How Long Can A Burning Moon Heat The Earth?
Let's try this out for our Moon. Let's assume the Moon magically became a burning ball of hydrocarbons and oxygen. How much energy would reach the Earth, and how long would it last?
First, some important attributes of our Moon. I'll use approximate numbers to make the calculations simpler.
- Radius: 1700 km
- Surface area: 3.8e7 km^2
- Mass: 7e22 kg
- Distance: 3.8e5 km
We can preserve the Moon's mass, or the Moon's radius. I'll do mass, it's easier and since the Moon is about 5 times more dense than gasoline it provides more fuel giving this a better chance of working. 7e22 kg at 5e7 J/kg is 3.5e29 J of energy available. This assumes the entire mass of the Moon burns.

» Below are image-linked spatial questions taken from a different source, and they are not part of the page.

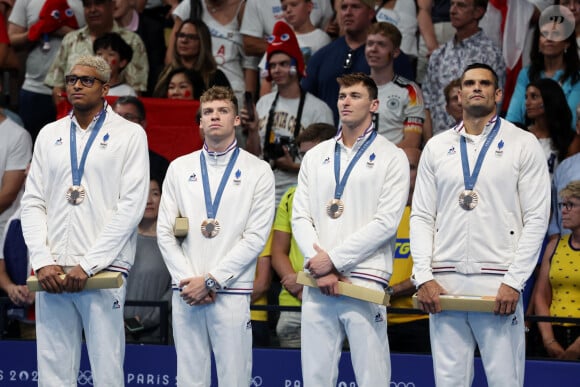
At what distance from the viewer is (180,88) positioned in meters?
10.4

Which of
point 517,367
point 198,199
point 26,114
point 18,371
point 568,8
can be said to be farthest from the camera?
point 26,114

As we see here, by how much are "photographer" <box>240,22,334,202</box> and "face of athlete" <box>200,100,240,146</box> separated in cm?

How much energy is that? Using the handy Orders of Magnitude (energy) list, we find that the Earth receives about 5e24 J of energy from the Sun per year. This is nearly 100,000 times that, so it's potentially enough energy to heat the Earth for 100,000 years. But not so fast, that's the total energy output by the Moon, but how much reaches the Earth?
To know that we need to know what percentage of the Moon's sky the Earth covers. We can figure that out by imagining a sphere around the Moon with a radius that's the distance to the Earth, that's all the Moon's energy radiating outward into space. The surface of that sphere is 4πr^2. r is the distance from the Earth to the Moon, 3.8e5km, giving us a surface area of 1.8e12 km^2.

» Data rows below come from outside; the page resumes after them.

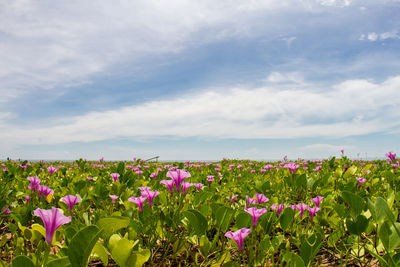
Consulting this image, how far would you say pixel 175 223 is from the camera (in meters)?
2.32

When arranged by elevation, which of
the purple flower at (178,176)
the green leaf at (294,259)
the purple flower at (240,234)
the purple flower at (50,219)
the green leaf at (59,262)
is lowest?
the green leaf at (294,259)

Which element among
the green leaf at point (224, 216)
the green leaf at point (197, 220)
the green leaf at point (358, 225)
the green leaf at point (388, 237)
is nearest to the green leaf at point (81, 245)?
the green leaf at point (197, 220)

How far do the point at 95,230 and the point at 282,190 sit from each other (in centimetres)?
332

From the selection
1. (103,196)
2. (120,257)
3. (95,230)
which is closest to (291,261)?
(120,257)

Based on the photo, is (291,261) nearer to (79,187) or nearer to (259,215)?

The Earth can be thought of as a disk on the surface of that sphere. Its surface area is πr^2. r is 6.4e3 km giving us a surface of 1.3e8 km^2.
1.3e8 km^2 / 1.8e12 km^2 is 7e-5. The Earth receives only 1/14,000th of the burning Moon's radiated energy. This means of the 3.5e29 J available, only 2.5e25 J will reach the Earth ever.
The Earth needs 5e24 J per year to sustain its current environment. Only 2.5e25 J will reach the Earth. The burning Moon can only heat the Earth for 5 years and that's an upper bound.
Now that I've done the calculations once, you can change the parameters and do them again. Moving the Moon closer or making it larger will help.
How Hot Does The Surface Of The Moon Have To Be?
The next problem is just how hot the surface of the Moon would have to be. How much power is each square meter of the Moon radiating? Is it feasible? Since the Moon is so small, it might need to be absurdly hot.
Let's, again, assume everything is the same as now, and the Earth is receiving its 5e24 J per year. Power is normally measured in Watts which is J/s. 1 year has 3.15e7 seconds, so the Earth receives about 1.6e17 Watts from the Sun.
We calculated above that's just 1/14,000th of what the Moon is putting out, so the total power output of the burning Moon is about 2e21 Watts. That's about 1/1000th of what the Sun produces, or roughly the same as a very, very small red dwarf star.
The Moon has a surface area of 3.8e7 km^2 giving us a power per unit area of 5e13 W/km^2. Is that a lot? The Sun has a surface area of 6e12 km^2 and puts out 3.8e26 Watts giving a power per unit area of 6e13 W/km^2. Nearly the same!
Somehow the burning Moon has to put out the same energy per per unit area as the Sun using fuel that's 10 million times less energy dense. That's a problem, no fire is going to burn that intensely.
Worse, that level of energy output will produce a great force wanting to blow the Moon apart. Stars cope with this by being very, very massive; gravity balances this force wanting to blow it apart. Our burning Moon has nothing like the gravity of the Sun and will be instantly blown apart, the Earth will be showered with extremely hot fragments of burning hydrocarbons.
This part is particularly important because it means no amount of high-energy unobtanium will work. A burning Moon has to radiate too much energy for its gravity to hold itself together; it will blow itself apart.
Again, now that I've done the calculations, you can play with the parameters to try and make it work.